* _Provided passage_
Anti-abortion groups have filed petitions with the FDA seeking tougher restrictions on medication abortion. And a lawsuit, deliberately filed in the court of a Trump-appointed federal judge known for his willingness to rule against the federal government, seeks to overturn the FDA’s initial approval of mifepristone, issued nearly 23 years ago.
“We should be very concerned about the impact that could have on the system, because it will affect not just Texas and Florida – it’s gonna affect the entire country,” McGill Johnson said. “And that will have a very chilling effect, and I think it is going to be an overreach if that in fact happens.”
Timmaraju said the prospect of future abortion bans combined with ongoing attacks on medication abortion is a catalyst for broadening their movement, especially for bringing more young women into it.
“The target demographic of women most affected by these bans are 18 to 35,” she said. “We need more of them at the forefront of the movement.”
McGill Johnson echoed that sentiment, arguing the movement should both “bring more people into the space” and engage “people who don’t traditionally engage in fights around reproductive rights,” including corporate leaders.
Advocates see the burgeoning attacks on widely used abortion pills as a catalyst.
“There’s a lot of conversations in our coalition about how we take this inflection point on medication abortion, and make it another opportunity to educate the American people,” Timmaraju said. “And I think the vice president just did it so brilliantly today, but it’s going to take all of us at various levels.”
Harris said in her remarks Sunday that attacks on medication abortion jeopardize patients in blue states and places where abortion is protected. President Joe Biden included protecting medication abortion in an executive order issued two weeks after the Dobbs decision and issued a new memorandum Sunday directing the attorney general and Department of Health and Human Services to “consider new guidance to support patients, providers, and pharmacies” and bolster patient privacy.
Mary Ziegler, a law professor and scholar of abortion at University of California-Davis and Aziza Ahmed, a professor of law at Boston University, wrote in a CNN op-ed that the FDA decision allowing pharmacies to dispense medication abortion also underscores the importance of Biden and not a Republican president being in office.
“In a different administration,” they wrote,” both the DOJ and FDA might target abortion pills, and that means your vote for who sits in the White House matters more than you think.”
Even as some states have codified access, advocates argue that alone doesn’t make abortion accessible.

* _Exercise_
Retype the passage on medication abortion word for word, from "Harris said in" up to and including "bolster patient privacy.".

* _Data shown_
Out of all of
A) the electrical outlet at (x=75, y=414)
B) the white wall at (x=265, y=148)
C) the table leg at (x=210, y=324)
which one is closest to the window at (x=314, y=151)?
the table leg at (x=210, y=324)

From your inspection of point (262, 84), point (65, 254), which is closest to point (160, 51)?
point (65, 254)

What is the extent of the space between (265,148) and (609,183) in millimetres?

* _Completed exercise_
Harris said in her remarks Sunday that attacks on medication abortion jeopardize patients in blue states and places where abortion is protected. President Joe Biden included protecting medication abortion in an executive order issued two weeks after the Dobbs decision and issued a new memorandum Sunday directing the attorney general and Department of Health and Human Services to “consider new guidance to support patients, providers, and pharmacies” and bolster patient privacy.